=== VORLIEGENDER TEXT ===
Die Internationale Bauausstellung Berlin 1957 – kurz „Interbau 57“ – will ein Zeichen setzen. Ein Symbol für Demokratie und Freiheit soll es sein. Freiheit presst nicht alles in Reih und Glied, in eine steife, lineare, rechtwinklige Geometrie, sondern lässt eine lebendige und natürliche Ordnung entstehen. Eine aufgelockerte, durchgrünte und funktionale Stadtlandschaft mit gutem Wohnklima zum Beispiel – neue Maßstäbe sind gefordert im sozialen Wohnungsbau, mit lichtdurchfluteten Bauten, kühn und zweckmäßig geformt. Die kriegszerstörten Wohnviertel der Vergangenheit haben der Stadt der Zukunft zu weichen. Der Blick geht nicht zurück auf das schale Gestern sondern konzentriert sich voller Optimismus und Energie auf das Heute und Morgen.
Mit der „Interbau 57“ will West-Berlin die Stalinallee im kommunistischen Osten der Stadt in den Schatten stellen – um jeden Preis. 53 Architekten aus 13 Ländern werden bereits 1952 zu einem Wettbewerb eingeladen, um der Welt die Gestaltungskraft des Westens zu demonstrieren, darunter so renommierte Zeitgenossen wie Aalvar Aalto, Walter Gropius, Arne Jacobsen, Wassili Luckhardt, Oscar Niemeyer, Paul Schneider-Esleben, Hans Schwippert und Max Taut. Sie sind allesamt Anhänger der klassischen Moderne, des sog. „Neuen Bauens“.

=== ZU LÖSENDE AUFGABEN ===
1. Warum wurden laut dem Text über die Interbau 57 bereits 1952 Architekten aus 13 Ländern zu einem Wettbewerb eingeladen? Antworten Sie in ein bis drei Sätzen.
2. Geben Sie aus dem Text über die Interbau 57 die Passage von „Die Internationale Bauausstellung“ bis „Heute und Morgen.“ wortgetreu wieder.
Das Material spielt hierfür keine Rolle.

=== BEREITGESTELLTES MATERIAL ===
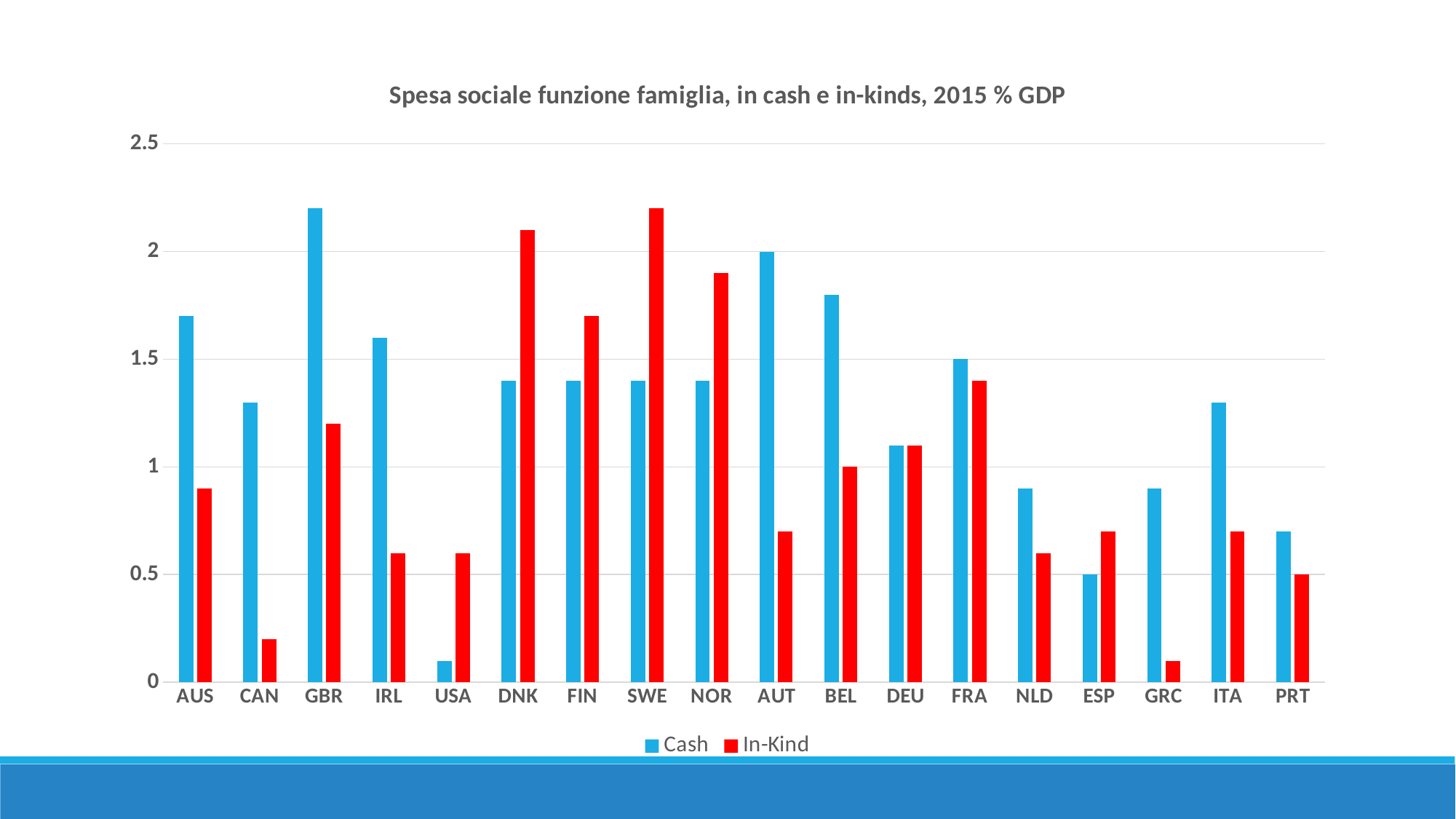
Is the Cash value for GBR greater or less than 2? greater Which country has the highest Cash value? GBR How many series does the legend list? 2 What is the Cash value for FRA? 1.5 Which colour represents the In-Kind series? Red How many countries are shown on the x axis? 18 Is the In-Kind value for CAN greater or less than 0.5? less What kind of chart is shown on the slide? Bar chart Which country has the lowest Cash value? USA What is the In-Kind value for BEL? 1 For DNK, which is larger, the Cash value or the In-Kind value? In-Kind What is the Cash value for AUT? 2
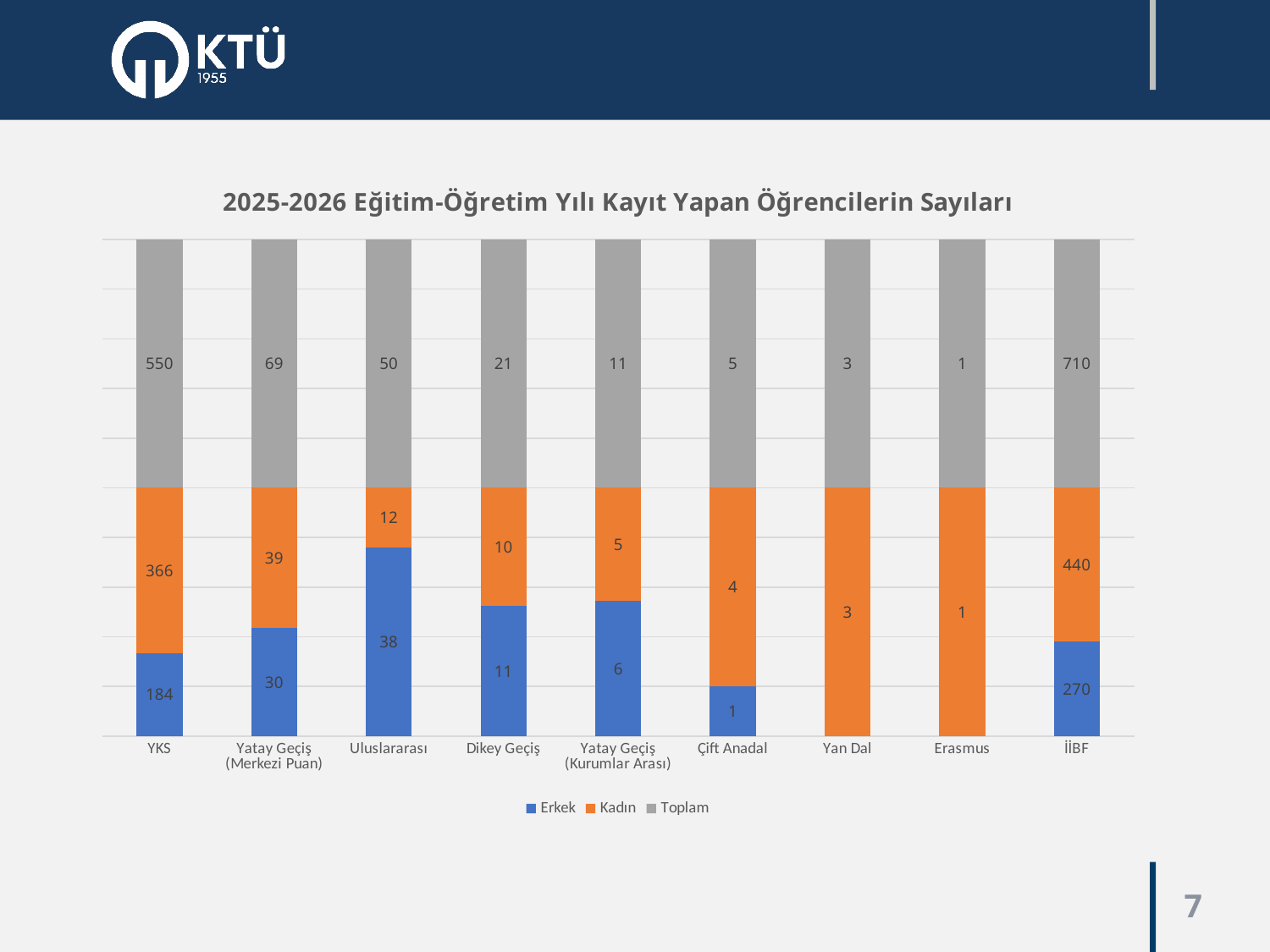
What is the Kadın value for Yatay Geçiş (Merkezi Puan)? 39 What is the difference between the Kadın and Erkek values for YKS? 182 What is the Kadın value for İİBF? 440 Which is larger for Uluslararası, the Erkek value or the Kadın value? Erkek What kind of chart is shown on the slide? Stacked bar chart How many series does the legend list? 3 What is the title of the chart? 2025-2026 Eğitim-Öğretim Yılı Kayıt Yapan Öğrencilerin Sayıları Which category has the lowest Toplam value? Erasmus How many categories are shown on the x axis? 9 What is the Toplam value for Uluslararası? 50 Which category has the highest Toplam value? İİBF What is the Erkek value for YKS? 184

=== GELÖSTE ÜBUNG ===
1. Der Wettbewerb sollte der Welt die Gestaltungskraft des Westens demonstrieren. West-Berlin wollte mit der „Interbau 57“ die Stalinallee im kommunistischen Osten der Stadt um jeden Preis in den Schatten stellen.

2.
Die Internationale Bauausstellung Berlin 1957 – kurz „Interbau 57“ – will ein Zeichen setzen. Ein Symbol für Demokratie und Freiheit soll es sein. Freiheit presst nicht alles in Reih und Glied, in eine steife, lineare, rechtwinklige Geometrie, sondern lässt eine lebendige und natürliche Ordnung entstehen. Eine aufgelockerte, durchgrünte und funktionale Stadtlandschaft mit gutem Wohnklima zum Beispiel – neue Maßstäbe sind gefordert im sozialen Wohnungsbau, mit lichtdurchfluteten Bauten, kühn und zweckmäßig geformt. Die kriegszerstörten Wohnviertel der Vergangenheit haben der Stadt der Zukunft zu weichen. Der Blick geht nicht zurück auf das schale Gestern sondern konzentriert sich voller Optimismus und Energie auf das Heute und Morgen.